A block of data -
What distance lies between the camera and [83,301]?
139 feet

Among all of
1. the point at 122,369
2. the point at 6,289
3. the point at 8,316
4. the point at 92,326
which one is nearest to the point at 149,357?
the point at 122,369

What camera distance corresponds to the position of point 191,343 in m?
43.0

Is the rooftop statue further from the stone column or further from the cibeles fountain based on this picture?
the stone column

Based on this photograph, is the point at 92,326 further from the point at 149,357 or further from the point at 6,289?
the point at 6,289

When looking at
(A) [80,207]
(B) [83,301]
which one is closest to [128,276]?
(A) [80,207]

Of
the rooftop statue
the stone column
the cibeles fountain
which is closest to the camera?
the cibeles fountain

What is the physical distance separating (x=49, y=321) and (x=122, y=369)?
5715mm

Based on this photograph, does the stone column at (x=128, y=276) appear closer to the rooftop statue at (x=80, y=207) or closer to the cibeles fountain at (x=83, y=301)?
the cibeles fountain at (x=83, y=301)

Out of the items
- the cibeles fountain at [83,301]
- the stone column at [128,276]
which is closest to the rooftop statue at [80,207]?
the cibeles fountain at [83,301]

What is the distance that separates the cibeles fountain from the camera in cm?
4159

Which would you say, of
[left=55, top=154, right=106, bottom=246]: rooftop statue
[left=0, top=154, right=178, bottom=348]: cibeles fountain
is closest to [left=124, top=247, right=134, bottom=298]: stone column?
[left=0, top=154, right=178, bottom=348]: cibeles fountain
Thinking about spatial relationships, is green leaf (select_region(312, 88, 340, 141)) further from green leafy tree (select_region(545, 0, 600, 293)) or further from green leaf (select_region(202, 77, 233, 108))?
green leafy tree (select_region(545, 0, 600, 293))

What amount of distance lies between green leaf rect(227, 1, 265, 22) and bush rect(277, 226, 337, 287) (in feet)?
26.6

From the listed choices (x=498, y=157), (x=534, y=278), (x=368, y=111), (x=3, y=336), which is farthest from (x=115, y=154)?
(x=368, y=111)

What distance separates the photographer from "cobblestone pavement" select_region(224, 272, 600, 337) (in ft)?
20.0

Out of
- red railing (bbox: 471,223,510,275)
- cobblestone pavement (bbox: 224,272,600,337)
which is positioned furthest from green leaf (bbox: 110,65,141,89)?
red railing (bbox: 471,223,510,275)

AIM -
Copy all of the material word for word.

TASK SOLUTION -
What distance lies between the camera and [83,301]?
139 feet

Among all of
1. the point at 122,369
2. the point at 6,289
3. the point at 8,316
4. the point at 92,326
which one is nearest to the point at 149,357?
the point at 122,369

What camera distance corresponds to the position of point 191,343 in m?
43.0

Is the rooftop statue further from the stone column or further from the cibeles fountain based on this picture?
the stone column

Based on this photograph, is the point at 92,326 further from the point at 149,357 or further from the point at 6,289?
the point at 6,289

When looking at
(A) [80,207]
(B) [83,301]
which one is closest to [128,276]?
(A) [80,207]

Of
the rooftop statue
the stone column
the cibeles fountain
which is closest to the camera?
the cibeles fountain

What is the physical distance separating (x=49, y=321) and (x=122, y=369)?
5715mm

Based on this photograph, does the stone column at (x=128, y=276) appear closer to the rooftop statue at (x=80, y=207) or closer to the cibeles fountain at (x=83, y=301)?
the cibeles fountain at (x=83, y=301)

Out of the items
- the cibeles fountain at [83,301]
- the stone column at [128,276]
which is closest to the rooftop statue at [80,207]?
the cibeles fountain at [83,301]

What is the distance that separates the cibeles fountain from the camera in cm?
4159

Which would you say, of
[left=55, top=154, right=106, bottom=246]: rooftop statue
[left=0, top=154, right=178, bottom=348]: cibeles fountain
is closest to [left=124, top=247, right=134, bottom=298]: stone column?
[left=0, top=154, right=178, bottom=348]: cibeles fountain
Thinking about spatial relationships, is green leaf (select_region(312, 88, 340, 141)) further from green leafy tree (select_region(545, 0, 600, 293)) or further from green leaf (select_region(202, 77, 233, 108))?
green leafy tree (select_region(545, 0, 600, 293))

What amount of distance lies between green leaf rect(227, 1, 265, 22) and bush rect(277, 226, 337, 287) (in feet)?
26.6

From the listed choices (x=498, y=157), (x=534, y=278), (x=368, y=111), (x=3, y=336), which is farthest from (x=115, y=154)?
(x=368, y=111)

What distance separates the photographer from "cobblestone pavement" select_region(224, 272, 600, 337) (in ft)?
20.0

Out of
- red railing (bbox: 471,223,510,275)
- cobblestone pavement (bbox: 224,272,600,337)
which is positioned furthest from green leaf (bbox: 110,65,141,89)?
red railing (bbox: 471,223,510,275)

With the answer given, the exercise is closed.